The damage caused by cigarette usage or tobacco smoking is the same irrespective of the state or the type of people that lives there. It is a proven fact that smoking and use of tobacco products is a hazard. Naturally this means that the situations such as this needs to be regulated on a federal level. Consider any disease or illness and draw an analogy to this. In case there is an outbreak of disease, the supreme authority on this topic in USA is the CDC. This is a federal agency because the people of the country are at stake irrespective of the state where they are in. Similarly we need to consider the hazard of tobacco a common problem for the country (or globally) rather than thinking only locally (state wise). This is why I agree that national/federal law needs to be effective rather than state laws.

2.

In order argue for or against the subject “does not restrict state and local government” we need to consider the FCLAA.

Argument for the support lies in the fact that FCLAA mentions two key declarations. They are to inform the public about the risk and hazard of smoking. The second one is that tobacco business must be protected as long as they adhere to the Act. Thus considering that the focus of FCLAA is solely towards warning the public and letting them decide if they want to smoke or not, we can argue that the federal law does not restrict the state from forming their own.

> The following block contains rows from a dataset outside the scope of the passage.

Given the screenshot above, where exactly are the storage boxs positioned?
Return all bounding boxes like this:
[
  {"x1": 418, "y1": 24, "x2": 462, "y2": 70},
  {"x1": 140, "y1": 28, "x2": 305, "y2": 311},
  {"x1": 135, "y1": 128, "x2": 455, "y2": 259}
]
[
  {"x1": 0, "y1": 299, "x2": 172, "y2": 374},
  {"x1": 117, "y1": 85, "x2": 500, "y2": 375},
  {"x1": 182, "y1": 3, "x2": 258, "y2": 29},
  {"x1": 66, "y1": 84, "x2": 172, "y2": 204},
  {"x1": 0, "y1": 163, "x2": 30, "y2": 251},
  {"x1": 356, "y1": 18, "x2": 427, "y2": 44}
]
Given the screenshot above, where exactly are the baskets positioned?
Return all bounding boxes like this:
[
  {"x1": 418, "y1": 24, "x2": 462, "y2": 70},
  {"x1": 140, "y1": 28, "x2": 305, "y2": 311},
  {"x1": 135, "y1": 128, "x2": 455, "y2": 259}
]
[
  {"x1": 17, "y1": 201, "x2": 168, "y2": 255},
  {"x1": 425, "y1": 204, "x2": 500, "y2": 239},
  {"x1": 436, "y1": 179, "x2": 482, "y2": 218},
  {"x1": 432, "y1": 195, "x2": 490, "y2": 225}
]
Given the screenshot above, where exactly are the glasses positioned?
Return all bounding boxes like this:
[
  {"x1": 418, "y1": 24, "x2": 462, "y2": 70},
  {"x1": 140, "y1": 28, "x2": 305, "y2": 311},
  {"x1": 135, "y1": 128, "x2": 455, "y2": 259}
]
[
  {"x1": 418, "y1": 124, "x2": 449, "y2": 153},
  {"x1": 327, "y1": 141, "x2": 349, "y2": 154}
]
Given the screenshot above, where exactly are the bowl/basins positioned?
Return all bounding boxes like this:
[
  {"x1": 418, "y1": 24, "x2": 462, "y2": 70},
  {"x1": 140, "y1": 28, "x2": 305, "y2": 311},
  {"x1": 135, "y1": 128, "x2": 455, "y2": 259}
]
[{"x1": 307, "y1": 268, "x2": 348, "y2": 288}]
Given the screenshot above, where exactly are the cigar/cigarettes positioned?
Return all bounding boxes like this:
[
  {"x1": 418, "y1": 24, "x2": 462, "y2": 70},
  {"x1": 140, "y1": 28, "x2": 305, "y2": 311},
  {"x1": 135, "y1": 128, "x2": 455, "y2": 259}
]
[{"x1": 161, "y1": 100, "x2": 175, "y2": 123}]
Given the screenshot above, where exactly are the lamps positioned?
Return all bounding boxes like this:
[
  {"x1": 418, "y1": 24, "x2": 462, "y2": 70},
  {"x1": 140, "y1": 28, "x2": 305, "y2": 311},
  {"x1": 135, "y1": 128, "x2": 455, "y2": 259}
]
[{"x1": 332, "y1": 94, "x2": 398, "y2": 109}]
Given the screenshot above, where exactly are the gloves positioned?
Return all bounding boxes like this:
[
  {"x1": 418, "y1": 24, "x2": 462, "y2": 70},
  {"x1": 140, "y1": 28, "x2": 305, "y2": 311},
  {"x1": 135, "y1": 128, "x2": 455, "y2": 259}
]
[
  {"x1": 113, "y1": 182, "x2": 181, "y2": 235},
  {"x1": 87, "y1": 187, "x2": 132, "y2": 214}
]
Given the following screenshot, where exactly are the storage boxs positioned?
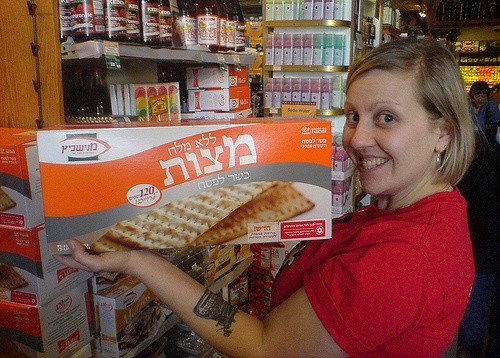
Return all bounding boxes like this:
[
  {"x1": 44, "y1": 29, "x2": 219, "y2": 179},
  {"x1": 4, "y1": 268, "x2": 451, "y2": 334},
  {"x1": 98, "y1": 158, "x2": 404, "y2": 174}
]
[
  {"x1": 110, "y1": 82, "x2": 180, "y2": 121},
  {"x1": 195, "y1": 111, "x2": 214, "y2": 120},
  {"x1": 215, "y1": 108, "x2": 252, "y2": 120},
  {"x1": 93, "y1": 275, "x2": 166, "y2": 358},
  {"x1": 36, "y1": 120, "x2": 333, "y2": 255},
  {"x1": 0, "y1": 281, "x2": 97, "y2": 358},
  {"x1": 0, "y1": 127, "x2": 45, "y2": 228},
  {"x1": 186, "y1": 65, "x2": 245, "y2": 90},
  {"x1": 0, "y1": 222, "x2": 94, "y2": 308},
  {"x1": 188, "y1": 86, "x2": 250, "y2": 112}
]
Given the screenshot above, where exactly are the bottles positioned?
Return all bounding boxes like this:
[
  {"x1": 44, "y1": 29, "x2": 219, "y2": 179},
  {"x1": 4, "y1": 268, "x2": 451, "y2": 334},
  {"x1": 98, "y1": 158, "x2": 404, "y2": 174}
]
[
  {"x1": 382, "y1": 1, "x2": 396, "y2": 27},
  {"x1": 57, "y1": 0, "x2": 262, "y2": 78},
  {"x1": 63, "y1": 65, "x2": 110, "y2": 116},
  {"x1": 436, "y1": 0, "x2": 500, "y2": 21},
  {"x1": 363, "y1": 16, "x2": 375, "y2": 51},
  {"x1": 229, "y1": 267, "x2": 252, "y2": 307},
  {"x1": 332, "y1": 145, "x2": 351, "y2": 207}
]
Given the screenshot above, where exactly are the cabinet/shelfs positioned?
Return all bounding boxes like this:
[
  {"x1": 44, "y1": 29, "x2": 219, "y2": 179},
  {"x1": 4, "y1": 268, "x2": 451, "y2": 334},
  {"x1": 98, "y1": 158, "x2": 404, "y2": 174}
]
[{"x1": 262, "y1": 0, "x2": 358, "y2": 208}]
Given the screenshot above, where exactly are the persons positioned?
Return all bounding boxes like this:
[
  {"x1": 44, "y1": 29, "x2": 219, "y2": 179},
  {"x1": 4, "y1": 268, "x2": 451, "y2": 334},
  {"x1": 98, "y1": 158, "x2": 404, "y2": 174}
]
[
  {"x1": 54, "y1": 38, "x2": 476, "y2": 358},
  {"x1": 467, "y1": 81, "x2": 500, "y2": 161}
]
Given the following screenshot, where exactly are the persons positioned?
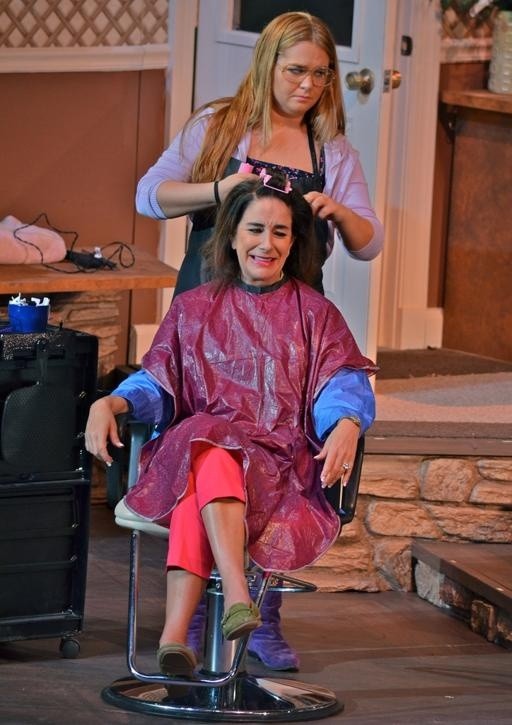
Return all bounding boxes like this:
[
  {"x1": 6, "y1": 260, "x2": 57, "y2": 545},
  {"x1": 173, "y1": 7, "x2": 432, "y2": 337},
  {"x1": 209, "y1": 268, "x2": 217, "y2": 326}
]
[
  {"x1": 84, "y1": 174, "x2": 379, "y2": 700},
  {"x1": 135, "y1": 11, "x2": 383, "y2": 672}
]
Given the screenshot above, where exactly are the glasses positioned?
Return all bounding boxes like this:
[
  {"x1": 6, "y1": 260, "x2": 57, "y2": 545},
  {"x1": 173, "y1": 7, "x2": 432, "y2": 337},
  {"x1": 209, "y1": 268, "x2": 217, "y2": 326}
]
[{"x1": 272, "y1": 60, "x2": 337, "y2": 90}]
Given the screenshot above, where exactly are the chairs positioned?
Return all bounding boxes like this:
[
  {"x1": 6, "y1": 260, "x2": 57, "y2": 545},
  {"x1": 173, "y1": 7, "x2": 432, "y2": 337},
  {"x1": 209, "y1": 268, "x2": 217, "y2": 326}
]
[{"x1": 100, "y1": 414, "x2": 365, "y2": 722}]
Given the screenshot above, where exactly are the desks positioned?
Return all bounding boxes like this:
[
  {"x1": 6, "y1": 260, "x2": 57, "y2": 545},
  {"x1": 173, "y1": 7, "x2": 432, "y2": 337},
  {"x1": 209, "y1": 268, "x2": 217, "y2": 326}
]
[{"x1": 0, "y1": 246, "x2": 179, "y2": 366}]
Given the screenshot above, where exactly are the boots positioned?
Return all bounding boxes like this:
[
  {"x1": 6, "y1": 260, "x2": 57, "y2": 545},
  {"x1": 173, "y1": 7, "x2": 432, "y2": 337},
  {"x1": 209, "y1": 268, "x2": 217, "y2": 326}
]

Argument may be made against the subject because of the court ruling. The fact that FCLAA was formed in 1969 implies that the situation was different and the Act is not adequate for the current times. This requires amendment and the fact that the focus is solely on information and not prohibition is similar to giving free run to the tobacco companies and retailers. Thus this limits the state’s ability to draft laws and pass them due to the preemption of the FCLAA.